═════ EXTRACT TO READ ═════
Re: Gould, Science, Mistakes and .... {

Bryant (mycol1@unm.edu)
18 Aug 1996 10:42:44 -0600

In article <321528DE.477F@best.com>,
Joel and Lynn Gazis-Sax <gazissax@best.com> wrote:
>
>As for whether this is sin or bad form, I don't think it is either. As
>I said, Gould merely asked some interesting questions about what the data
>really means.

If that's all he had done, he wouldn't have so annoyed his peers with
that essay. Actually, he dismissed adaptationist hypotheses (complete
with testable --and now tested and supported-- predictions) as
"speculative" and sexist, and then presented "the real answer" without
any testable predictions. At the least, hypocritical.

>The fact that we experience pleasure through orgasm is
>certainly documentable -- at very least for ourselves. But whether this
>connotes /function/ because people are more willing to do sex because
>it is fun, that question can be opened to challenge. I won't deny that
>great sex makes reproduction a lot more fun, but you can also have orgasm
>without reproduction.

Evolutionarily, I think it's doubtful you could reproduce without a male
orgasm occuring. But the fact that female orgasm is patterned in such a
way as to retain sperm from healthier males, rendering it a fitness
enhancer.

>If great-feeling sex yields more children, then I will concede to you
>that there are going to be evolutionary and population repercussions.

Quality is as important as quantity. Producing healthy children that are
likely to survive is as (or more) vital as maximizing the number of
embryos produced.

>But to say that it developed so that humans would have a better
>evolutionary advantage, that sounds to me like you are giving the gene
>a consciousness that I can't buy it has.

There's no such implication. I fail to see how the selective retention
of genes in a population which favor reproductive success of individuals
through evolutionary time indicates genetic "consciousness."
═════
According to the post about Gould, how did Gould describe adaptationist hypotheses when he dismissed them?
═════ GIVEN INFORMATION ═════
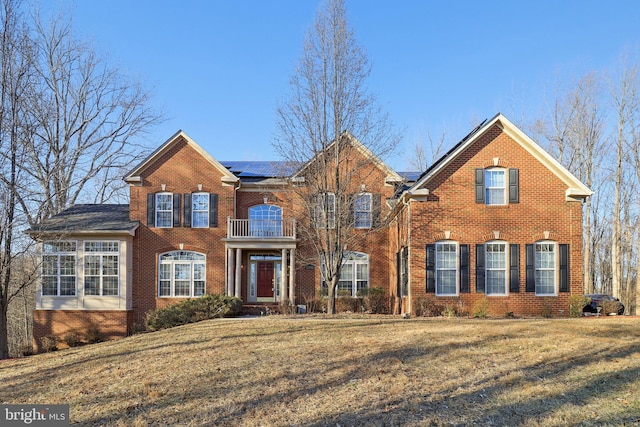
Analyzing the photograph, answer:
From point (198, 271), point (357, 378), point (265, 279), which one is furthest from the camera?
point (265, 279)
═════
» TASK RESPONSE
He called them "speculative" and sexist.